“Oh! may God Himself comfort you, dear child,” said the lady, taking her softly by the hand. “Come—come with me.”
Mrs Martin no longer refused. Her spirit, which had flashed up for a moment, seemed to collapse, and without another word of remonstrance she meekly suffered herself to be guided to a private room, where she was put to bed.
She never rose from that bed. Friendless, and without means, she would probably have perished in the streets, or in one of the dens of Portsmouth, had she not been led to this refuge. As it was, they nursed her there, and did all that human skill and Christian love could devise; but her heart was broken. Towards the end she told them, in a faint voice, that her Fred had been stationed at Alexandria, and that while there he had been led to put his trust in the Saviour. She knew nothing of the details. All these, and much more, she had expected to hear from his own lips.

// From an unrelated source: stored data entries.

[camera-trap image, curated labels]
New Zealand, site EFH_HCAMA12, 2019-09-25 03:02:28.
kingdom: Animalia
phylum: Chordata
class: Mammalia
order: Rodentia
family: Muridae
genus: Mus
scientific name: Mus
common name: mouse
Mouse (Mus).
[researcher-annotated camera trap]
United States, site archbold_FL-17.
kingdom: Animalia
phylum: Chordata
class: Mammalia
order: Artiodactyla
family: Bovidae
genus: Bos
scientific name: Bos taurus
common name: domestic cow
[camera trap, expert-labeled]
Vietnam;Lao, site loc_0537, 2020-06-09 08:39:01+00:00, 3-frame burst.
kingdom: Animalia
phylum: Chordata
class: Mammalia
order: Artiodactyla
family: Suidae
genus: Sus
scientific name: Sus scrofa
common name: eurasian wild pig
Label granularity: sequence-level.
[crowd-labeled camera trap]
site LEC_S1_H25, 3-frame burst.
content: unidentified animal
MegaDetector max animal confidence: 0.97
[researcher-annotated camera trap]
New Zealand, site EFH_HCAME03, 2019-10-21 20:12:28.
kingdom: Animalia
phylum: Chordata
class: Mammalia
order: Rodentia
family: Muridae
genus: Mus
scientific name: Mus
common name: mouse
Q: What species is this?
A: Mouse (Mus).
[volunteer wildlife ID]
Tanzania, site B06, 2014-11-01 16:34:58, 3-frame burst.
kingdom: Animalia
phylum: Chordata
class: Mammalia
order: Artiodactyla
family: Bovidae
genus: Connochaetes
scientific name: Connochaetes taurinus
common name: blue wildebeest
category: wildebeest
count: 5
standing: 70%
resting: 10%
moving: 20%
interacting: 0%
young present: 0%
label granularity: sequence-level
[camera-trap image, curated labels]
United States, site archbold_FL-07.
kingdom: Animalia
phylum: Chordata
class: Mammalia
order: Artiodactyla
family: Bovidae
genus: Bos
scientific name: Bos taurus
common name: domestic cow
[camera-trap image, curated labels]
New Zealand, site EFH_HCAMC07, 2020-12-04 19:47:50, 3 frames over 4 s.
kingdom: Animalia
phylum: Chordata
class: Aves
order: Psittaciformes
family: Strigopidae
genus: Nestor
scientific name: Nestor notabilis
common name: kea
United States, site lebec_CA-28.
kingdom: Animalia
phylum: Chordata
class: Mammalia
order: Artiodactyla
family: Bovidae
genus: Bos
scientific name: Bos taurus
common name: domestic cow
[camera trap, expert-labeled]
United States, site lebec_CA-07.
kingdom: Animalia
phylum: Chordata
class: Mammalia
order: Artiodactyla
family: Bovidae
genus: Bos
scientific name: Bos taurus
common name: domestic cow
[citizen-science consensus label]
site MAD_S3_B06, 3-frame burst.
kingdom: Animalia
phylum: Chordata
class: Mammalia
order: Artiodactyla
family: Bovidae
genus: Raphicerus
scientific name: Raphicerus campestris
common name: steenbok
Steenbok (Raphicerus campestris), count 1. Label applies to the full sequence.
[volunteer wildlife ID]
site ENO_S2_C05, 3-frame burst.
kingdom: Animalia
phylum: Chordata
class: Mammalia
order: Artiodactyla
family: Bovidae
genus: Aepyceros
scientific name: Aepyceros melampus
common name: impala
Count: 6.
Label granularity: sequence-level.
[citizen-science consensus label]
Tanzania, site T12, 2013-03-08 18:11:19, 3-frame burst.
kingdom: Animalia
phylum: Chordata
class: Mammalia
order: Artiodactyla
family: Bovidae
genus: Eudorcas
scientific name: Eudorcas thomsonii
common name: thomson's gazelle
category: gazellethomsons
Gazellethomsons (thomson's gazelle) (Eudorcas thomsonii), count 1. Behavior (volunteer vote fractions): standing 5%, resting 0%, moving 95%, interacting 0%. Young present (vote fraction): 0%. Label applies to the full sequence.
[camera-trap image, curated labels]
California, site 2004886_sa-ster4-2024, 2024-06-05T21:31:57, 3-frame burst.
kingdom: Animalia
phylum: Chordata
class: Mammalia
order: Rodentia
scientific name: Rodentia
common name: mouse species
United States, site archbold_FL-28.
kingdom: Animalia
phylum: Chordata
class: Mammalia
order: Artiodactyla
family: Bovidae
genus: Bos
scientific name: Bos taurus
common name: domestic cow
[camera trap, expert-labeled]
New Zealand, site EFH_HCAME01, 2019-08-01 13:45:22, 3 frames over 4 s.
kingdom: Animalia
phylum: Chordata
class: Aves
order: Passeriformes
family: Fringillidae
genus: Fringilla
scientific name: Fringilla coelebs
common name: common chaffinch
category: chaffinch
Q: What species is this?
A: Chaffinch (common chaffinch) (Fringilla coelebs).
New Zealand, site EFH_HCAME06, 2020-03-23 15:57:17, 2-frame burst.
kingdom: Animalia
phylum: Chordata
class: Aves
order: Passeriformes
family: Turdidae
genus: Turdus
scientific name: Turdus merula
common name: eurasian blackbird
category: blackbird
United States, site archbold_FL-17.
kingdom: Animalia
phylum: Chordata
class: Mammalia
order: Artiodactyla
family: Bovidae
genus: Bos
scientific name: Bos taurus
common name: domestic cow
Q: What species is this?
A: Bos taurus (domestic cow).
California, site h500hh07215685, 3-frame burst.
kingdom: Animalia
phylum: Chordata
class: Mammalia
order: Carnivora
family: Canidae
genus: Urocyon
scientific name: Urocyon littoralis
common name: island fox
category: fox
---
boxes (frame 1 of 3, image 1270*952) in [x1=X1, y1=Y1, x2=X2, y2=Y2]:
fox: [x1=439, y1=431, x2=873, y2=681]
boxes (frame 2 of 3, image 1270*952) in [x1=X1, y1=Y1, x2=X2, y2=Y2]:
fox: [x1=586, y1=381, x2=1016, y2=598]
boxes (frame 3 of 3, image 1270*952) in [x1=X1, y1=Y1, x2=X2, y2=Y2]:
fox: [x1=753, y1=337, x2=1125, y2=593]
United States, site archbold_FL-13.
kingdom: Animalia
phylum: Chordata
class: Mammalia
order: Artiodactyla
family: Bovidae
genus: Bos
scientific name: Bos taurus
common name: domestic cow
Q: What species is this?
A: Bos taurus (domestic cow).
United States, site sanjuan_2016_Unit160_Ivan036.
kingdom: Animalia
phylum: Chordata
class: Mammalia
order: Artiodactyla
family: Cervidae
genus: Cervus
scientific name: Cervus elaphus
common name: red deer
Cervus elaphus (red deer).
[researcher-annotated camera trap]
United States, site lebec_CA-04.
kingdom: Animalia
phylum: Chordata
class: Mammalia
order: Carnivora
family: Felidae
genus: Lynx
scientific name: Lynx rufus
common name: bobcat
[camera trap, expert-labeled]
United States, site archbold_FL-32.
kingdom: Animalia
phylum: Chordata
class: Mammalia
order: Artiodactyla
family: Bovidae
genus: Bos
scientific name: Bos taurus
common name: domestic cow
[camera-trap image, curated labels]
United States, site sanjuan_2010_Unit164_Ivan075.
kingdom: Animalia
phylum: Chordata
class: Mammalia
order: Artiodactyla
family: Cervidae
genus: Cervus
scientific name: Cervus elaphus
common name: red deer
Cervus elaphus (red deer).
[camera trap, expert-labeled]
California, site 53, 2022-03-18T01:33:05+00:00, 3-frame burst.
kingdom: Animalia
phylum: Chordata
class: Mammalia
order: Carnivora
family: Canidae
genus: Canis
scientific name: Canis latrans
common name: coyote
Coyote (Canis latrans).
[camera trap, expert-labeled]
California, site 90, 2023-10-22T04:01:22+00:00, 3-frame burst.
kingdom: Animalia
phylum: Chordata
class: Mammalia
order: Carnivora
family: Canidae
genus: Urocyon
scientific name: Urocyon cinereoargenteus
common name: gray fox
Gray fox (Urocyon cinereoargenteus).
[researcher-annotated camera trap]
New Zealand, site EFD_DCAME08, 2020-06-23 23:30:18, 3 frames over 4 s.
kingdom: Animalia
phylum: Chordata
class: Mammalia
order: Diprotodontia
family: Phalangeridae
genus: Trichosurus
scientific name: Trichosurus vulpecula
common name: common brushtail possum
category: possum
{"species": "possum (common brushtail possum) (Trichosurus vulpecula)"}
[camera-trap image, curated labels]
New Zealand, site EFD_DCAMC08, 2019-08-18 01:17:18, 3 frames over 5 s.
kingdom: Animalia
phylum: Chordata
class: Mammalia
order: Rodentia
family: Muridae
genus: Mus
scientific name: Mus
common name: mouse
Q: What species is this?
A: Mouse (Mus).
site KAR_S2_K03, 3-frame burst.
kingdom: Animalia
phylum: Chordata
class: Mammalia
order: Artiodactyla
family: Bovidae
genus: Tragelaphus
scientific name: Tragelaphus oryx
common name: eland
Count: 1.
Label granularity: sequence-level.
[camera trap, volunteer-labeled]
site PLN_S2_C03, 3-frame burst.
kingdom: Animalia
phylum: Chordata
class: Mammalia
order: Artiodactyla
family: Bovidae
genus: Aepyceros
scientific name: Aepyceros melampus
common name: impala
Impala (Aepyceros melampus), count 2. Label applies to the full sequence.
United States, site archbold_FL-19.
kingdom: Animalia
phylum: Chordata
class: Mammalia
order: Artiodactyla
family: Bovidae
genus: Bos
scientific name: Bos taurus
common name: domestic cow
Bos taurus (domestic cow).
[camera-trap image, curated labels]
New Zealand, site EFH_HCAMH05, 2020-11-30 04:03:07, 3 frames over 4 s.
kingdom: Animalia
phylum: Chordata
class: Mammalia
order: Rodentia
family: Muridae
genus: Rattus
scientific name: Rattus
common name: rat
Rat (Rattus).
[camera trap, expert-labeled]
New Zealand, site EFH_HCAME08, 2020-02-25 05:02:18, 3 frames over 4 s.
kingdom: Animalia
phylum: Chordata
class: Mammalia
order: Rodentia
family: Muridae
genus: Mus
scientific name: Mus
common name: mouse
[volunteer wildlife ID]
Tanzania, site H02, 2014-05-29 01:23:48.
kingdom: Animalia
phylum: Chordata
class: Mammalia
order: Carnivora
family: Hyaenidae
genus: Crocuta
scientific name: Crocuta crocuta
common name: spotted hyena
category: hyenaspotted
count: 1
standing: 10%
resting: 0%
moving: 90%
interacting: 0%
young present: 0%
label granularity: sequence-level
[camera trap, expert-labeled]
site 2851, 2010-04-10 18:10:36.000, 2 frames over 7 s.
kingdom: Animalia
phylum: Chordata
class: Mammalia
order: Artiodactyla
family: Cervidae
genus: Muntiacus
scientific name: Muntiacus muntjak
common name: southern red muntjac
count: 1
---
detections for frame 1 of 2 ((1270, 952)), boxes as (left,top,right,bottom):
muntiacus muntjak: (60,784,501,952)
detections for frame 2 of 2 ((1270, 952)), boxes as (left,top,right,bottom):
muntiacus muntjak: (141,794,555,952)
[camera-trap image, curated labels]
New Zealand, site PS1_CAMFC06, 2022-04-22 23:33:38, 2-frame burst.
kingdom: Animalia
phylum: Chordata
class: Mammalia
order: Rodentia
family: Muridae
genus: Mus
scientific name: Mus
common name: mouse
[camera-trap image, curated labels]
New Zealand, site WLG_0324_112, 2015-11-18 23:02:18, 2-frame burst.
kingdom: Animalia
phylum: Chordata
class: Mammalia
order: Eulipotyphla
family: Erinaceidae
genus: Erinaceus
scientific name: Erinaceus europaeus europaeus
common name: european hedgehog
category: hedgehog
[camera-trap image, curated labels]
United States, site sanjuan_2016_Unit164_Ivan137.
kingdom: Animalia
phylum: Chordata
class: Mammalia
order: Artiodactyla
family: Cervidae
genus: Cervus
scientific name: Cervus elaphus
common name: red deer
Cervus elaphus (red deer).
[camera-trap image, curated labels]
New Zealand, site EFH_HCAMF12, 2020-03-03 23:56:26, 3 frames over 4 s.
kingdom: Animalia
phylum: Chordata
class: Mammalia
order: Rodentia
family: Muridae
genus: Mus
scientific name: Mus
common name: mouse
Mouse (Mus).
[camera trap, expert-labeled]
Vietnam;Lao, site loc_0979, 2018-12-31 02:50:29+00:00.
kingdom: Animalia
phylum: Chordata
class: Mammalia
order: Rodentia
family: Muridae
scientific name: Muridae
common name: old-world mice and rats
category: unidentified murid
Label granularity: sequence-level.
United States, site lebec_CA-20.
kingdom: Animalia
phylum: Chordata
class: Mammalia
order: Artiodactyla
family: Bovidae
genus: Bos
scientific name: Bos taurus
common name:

“But he will tell me all about it soon, thank God!” were the last words she uttered as she turned her eyes gratefully on the loving strangers who had found and cared for her in the dark day of her calamity.
Chapter Five.
Difficulties met and overcome.
Miles and his friend Brown, after their work at the jetty, had chanced to return to the Institute at the moment referred to in the last chapter, when the poor young widow, having become resigned, had been led through the passage to her bedroom. Our hero happened to catch sight of her face, and it made a very powerful impression on him—an impression which was greatly deepened afterwards on hearing of her death.
In the reception-room he found Armstrong still in earnest conversation with his wife.